> **Exercise directions**:
Reproduce word for word everything in the storage subsystem claims from "3. A storage" down to "said oldest time.".

> **Document passage**:
--------------------
2. A storage subsystem as claimed in claim 1, wherein said storage
subsystem operating in said local mode is connected with said
storage subsystem operating in said remote mode through a Storage
Area Network (SAN).
3. A storage subsystem as claimed in claim 1, wherein said storage
subsystem comprises a means for correcting a clock which is for
referring to said time by time information from an external
source.
4. A storage subsystem as claimed in claim 1, wherein a loop
transmission line connects among said storage subsystems operating
in said remote mode and each of the storage subsystems in said
remote mode comprises a means of transmitting the older time among
said own latest time and received said latest time to an adjacent
storage subsystem and a means of deciding the time transferred by
the own storage subsystem and returned to the own storage subsystem
as said oldest time.
5. A storage subsystem as claimed in claim 1, wherein one of said
storage subsystems which operates in said remote mode is arranged
as a master storage subsystem, each of the storage subsystems other
than said master storage subsystem comprises a means for notifying
said latest time to said master storage subsystem and said master
storage subsystem comprises a means of deciding said oldest time
out of own latest time and acquired latest time.
--------------------
> **Entries shown**:
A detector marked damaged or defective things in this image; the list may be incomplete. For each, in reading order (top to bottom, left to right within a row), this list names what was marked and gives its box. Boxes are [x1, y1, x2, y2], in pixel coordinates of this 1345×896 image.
--------------------
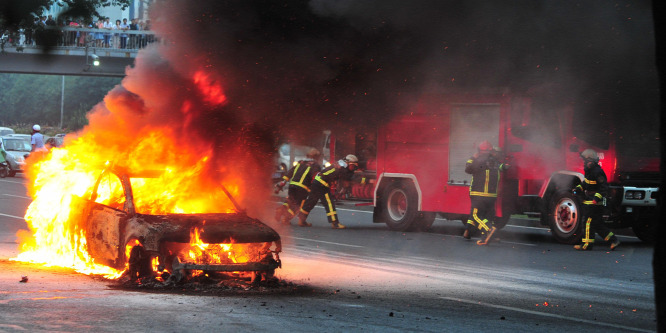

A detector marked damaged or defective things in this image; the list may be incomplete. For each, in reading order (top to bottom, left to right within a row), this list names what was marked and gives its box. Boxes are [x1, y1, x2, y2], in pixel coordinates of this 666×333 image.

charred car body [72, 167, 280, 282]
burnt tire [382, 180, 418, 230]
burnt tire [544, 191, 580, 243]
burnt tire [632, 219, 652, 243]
--------------------
> **Output below**:
3. A storage subsystem as claimed in claim 1, wherein said storage
subsystem comprises a means for correcting a clock which is for
referring to said time by time information from an external
source.
4. A storage subsystem as claimed in claim 1, wherein a loop
transmission line connects among said storage subsystems operating
in said remote mode and each of the storage subsystems in said
remote mode comprises a means of transmitting the older time among
said own latest time and received said latest time to an adjacent
storage subsystem and a means of deciding the time transferred by
the own storage subsystem and returned to the own storage subsystem
as said oldest time.